Police in a Southern California city used the Mother’s Day arrest of a shoplifter to highlight its own tough stance on theft, while also commenting on lax attitudes toward retail crime in the Golden State.
Seal Beach police posted an Instagram photo of a theft suspect nabbed on suspicion of stealing flowers, and penned a lengthy caption saying its harsher approach to shoplifting differs from other California cities where the crime is “so normalized that it’s barely reported, let alone prosecuted.”
“We decided that allowing criminals to steal without consequence wasn’t just bad policy—it was a betrayal of the residents and businesses we swore to protect,” Seal Beach police wrote Monday on social media. “That’s why, unlike in some counties, when you commit theft in Seal Beach, you don’t get a ticket or a warning. **You go to jail.**”
The police department, based in Orange County, said its “zero tolerance” policy was inspired by the brazen retail theft seen throughout the state following the COVID-19 pandemic.
California turned into a haven for rampant shoplifting after the coronavirus lockdowns wound down.
Videos of the “flash mob” robberies in which hordes of thieves raided high-end businesses, along with frequent reports of a lone vagrant clearing a store shelf and moseying away, quickly became synonymous with the state’s permissive theft laws.
The Public Policy Institute of California reported that shoplifting jumped 28% statewide between 2019 and 2023.
Gov.
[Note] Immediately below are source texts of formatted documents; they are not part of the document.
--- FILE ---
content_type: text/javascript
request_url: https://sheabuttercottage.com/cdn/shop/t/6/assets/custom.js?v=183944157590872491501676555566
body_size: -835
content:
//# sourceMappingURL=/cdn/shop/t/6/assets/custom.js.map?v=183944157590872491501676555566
Gavin Newsom, a Democrat, sent billions of dollars to police departments and prosecutors’ offices that same year to help them crack down on the “shameless criminals,” mainly in the hard-hit Los Angeles and San Francisco Bay areas.
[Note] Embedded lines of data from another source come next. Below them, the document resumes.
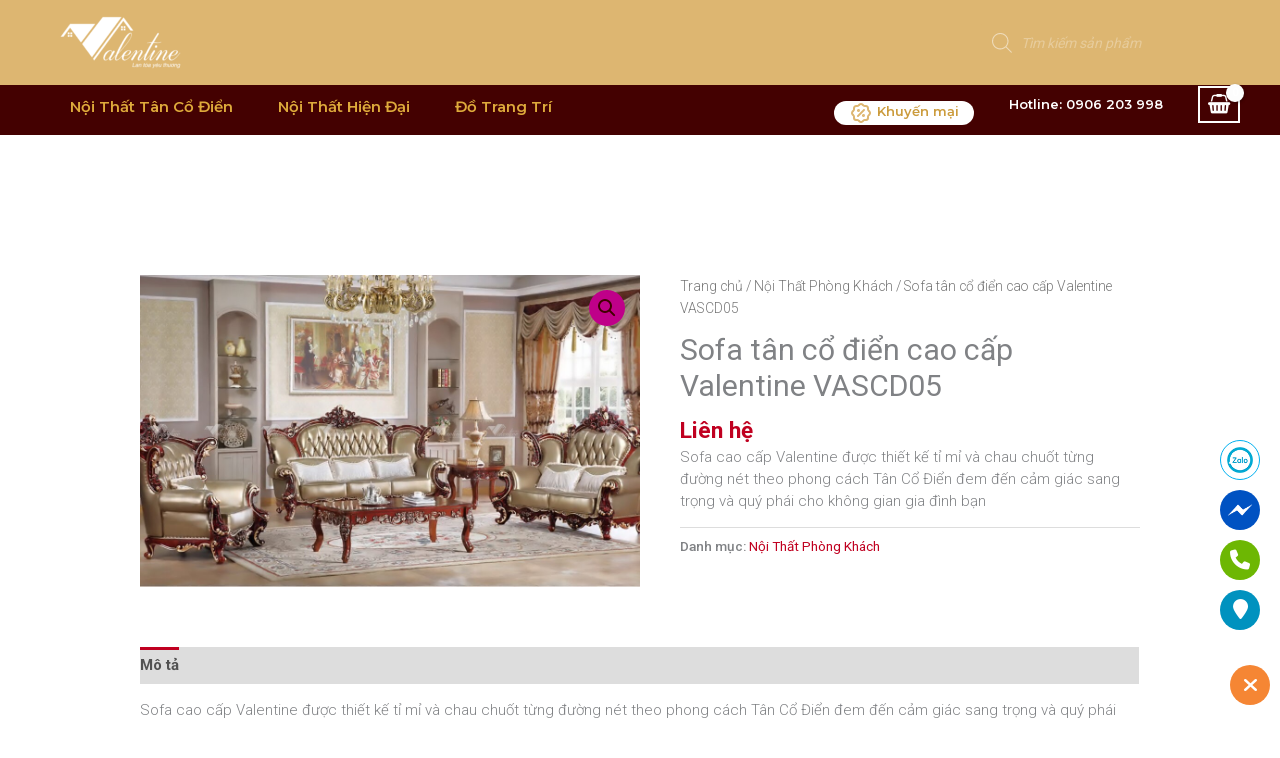

--- FILE ---
content_type: image/svg+xml
request_url: https://noithatvalentine.com.vn/wp-content/uploads/2021/10/discount1.svg
body_size: 35
content:
<svg id="discount" xmlns="http://www.w3.org/2000/svg" width="24" height="24" viewBox="0 0 24 24">
  <path id="Path_371" data-name="Path 371" d="M0,0H24V24H0Z" fill="none"/>
  <path id="Path_372" data-name="Path 372" d="M9,15l6-6" fill="none" stroke="#ddb671" stroke-linecap="round" stroke-linejoin="round" stroke-width="2"/>
  <circle id="Ellipse_69" data-name="Ellipse 69" cx="0.5" cy="0.5" r="0.5" transform="translate(9 9)" fill="#ddb671" stroke="#ddb671" stroke-linecap="round" stroke-linejoin="round" stroke-width="2"/>
  <circle id="Ellipse_70" data-name="Ellipse 70" cx="0.5" cy="0.5" r="0.5" transform="translate(14 14)" fill="#ddb671" stroke="#ddb671" stroke-linecap="round" stroke-linejoin="round" stroke-width="2"/>
  <path id="Path_373" data-name="Path 373" d="M5,7.2A2.2,2.2,0,0,1,7.2,5h1a2.2,2.2,0,0,0,1.55-.64l.7-.7a2.2,2.2,0,0,1,3.12,0l.7.7A2.2,2.2,0,0,0,15.82,5h1a2.2,2.2,0,0,1,2.2,2.2v1a2.2,2.2,0,0,0,.64,1.55l.7.7a2.2,2.2,0,0,1,0,3.12l-.7.7a2.2,2.2,0,0,0-.64,1.55v1a2.2,2.2,0,0,1-2.2,2.2h-1a2.2,2.2,0,0,0-1.55.64l-.7.7a2.2,2.2,0,0,1-3.12,0l-.7-.7a2.2,2.2,0,0,0-1.55-.64h-1A2.2,2.2,0,0,1,5,16.82v-1a2.2,2.2,0,0,0-.64-1.55l-.7-.7a2.2,2.2,0,0,1,0-3.12l.7-.7A2.2,2.2,0,0,0,5,8.2v-1" fill="none" stroke="#ddb671" stroke-linecap="round" stroke-linejoin="round" stroke-width="2"/>
</svg>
More definitive changes came last fall when voters overwhelmingly supported Proposition 36, a ballot measure to lower the felony threshold for theft back to $450.
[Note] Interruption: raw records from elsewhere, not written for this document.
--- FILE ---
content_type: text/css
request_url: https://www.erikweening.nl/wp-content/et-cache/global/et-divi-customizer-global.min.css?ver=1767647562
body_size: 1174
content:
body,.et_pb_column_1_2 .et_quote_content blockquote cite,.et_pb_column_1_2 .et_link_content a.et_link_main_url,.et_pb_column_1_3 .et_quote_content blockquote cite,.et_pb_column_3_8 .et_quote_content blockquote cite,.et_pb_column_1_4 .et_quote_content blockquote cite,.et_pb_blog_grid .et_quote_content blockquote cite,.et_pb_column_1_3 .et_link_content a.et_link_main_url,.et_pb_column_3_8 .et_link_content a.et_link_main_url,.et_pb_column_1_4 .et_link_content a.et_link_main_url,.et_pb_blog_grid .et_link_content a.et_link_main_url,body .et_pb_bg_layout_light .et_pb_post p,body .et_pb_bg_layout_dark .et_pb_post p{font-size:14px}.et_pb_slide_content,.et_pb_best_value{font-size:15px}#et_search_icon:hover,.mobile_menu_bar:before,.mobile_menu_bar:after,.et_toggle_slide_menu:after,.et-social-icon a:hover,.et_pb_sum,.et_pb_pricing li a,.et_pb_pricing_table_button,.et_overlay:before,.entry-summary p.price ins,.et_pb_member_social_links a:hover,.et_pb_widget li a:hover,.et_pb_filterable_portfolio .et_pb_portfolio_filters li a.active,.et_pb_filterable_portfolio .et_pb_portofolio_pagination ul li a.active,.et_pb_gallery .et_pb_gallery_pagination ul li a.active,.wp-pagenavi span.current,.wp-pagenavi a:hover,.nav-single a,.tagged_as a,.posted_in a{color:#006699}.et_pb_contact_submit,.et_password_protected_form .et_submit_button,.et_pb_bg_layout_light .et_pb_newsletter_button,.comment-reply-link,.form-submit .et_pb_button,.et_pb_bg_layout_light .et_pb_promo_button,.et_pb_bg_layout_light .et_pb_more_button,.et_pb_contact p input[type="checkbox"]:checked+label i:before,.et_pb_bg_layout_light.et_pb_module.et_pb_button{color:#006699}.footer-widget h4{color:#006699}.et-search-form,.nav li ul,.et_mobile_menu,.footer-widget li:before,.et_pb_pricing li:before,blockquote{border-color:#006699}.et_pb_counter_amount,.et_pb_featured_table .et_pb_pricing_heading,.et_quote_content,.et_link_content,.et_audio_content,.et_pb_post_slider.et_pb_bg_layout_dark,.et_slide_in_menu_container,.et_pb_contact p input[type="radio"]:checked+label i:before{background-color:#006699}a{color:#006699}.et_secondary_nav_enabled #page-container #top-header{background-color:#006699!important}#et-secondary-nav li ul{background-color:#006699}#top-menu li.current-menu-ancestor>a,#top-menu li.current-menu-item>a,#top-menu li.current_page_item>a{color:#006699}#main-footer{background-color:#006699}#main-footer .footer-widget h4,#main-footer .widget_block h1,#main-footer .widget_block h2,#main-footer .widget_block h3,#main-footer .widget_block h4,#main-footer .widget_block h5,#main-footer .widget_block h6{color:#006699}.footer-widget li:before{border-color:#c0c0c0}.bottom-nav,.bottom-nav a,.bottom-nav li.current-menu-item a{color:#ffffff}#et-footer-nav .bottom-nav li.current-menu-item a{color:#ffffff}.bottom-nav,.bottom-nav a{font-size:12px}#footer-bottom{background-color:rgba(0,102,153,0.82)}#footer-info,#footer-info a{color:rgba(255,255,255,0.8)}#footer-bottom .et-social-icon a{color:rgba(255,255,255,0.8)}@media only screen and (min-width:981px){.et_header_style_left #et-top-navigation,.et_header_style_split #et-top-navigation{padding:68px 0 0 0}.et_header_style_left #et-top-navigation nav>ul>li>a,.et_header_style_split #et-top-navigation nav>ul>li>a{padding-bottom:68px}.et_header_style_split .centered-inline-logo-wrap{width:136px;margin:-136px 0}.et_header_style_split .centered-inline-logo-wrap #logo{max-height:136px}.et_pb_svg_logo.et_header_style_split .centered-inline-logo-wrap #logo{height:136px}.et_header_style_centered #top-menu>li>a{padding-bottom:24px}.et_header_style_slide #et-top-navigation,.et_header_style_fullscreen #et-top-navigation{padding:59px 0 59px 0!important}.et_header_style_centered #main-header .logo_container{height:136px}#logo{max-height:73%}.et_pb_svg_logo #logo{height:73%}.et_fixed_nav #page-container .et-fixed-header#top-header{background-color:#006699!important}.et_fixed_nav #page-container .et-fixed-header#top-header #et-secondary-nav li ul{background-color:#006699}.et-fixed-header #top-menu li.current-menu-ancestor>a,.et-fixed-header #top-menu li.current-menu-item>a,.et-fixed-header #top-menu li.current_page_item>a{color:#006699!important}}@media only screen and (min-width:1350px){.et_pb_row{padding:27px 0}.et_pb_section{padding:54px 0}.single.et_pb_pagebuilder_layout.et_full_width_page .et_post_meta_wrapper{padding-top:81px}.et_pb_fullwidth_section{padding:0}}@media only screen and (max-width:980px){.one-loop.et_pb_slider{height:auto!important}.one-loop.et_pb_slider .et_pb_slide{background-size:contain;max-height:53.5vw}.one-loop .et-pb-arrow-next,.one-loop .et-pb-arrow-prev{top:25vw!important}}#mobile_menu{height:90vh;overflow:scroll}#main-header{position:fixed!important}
Approval for the measure ended a 10-year experiment in which California raised the felony threshold to $950 — a law change that law enforcement blamed for the explosion in shoplifting and smash-and-grab thefts.
The measure’s opponents said it would pack prisons with people who only committed minor offenses, but Seal Beach police said those arguments ignore how the aggressive theft puts store employees and shoppers in dangerous situations.
“Every time we make an arrest for theft, there’s a corner of social media that rushes in to justify it. They say it’s ‘just a big corporation,’ or that the thief ‘probably needed it,’” Seal Beach police wrote. “But no one ever considers the cashier who had to confront the thief, or the family who pays more for groceries next month because of what walked out the door unpaid.”
“Let’s be clear: this isn’t activism. This isn’t civil disobedience. It’s criminal behavior — and when you defend it, you’re not standing up for the vulnerable,” the department continued.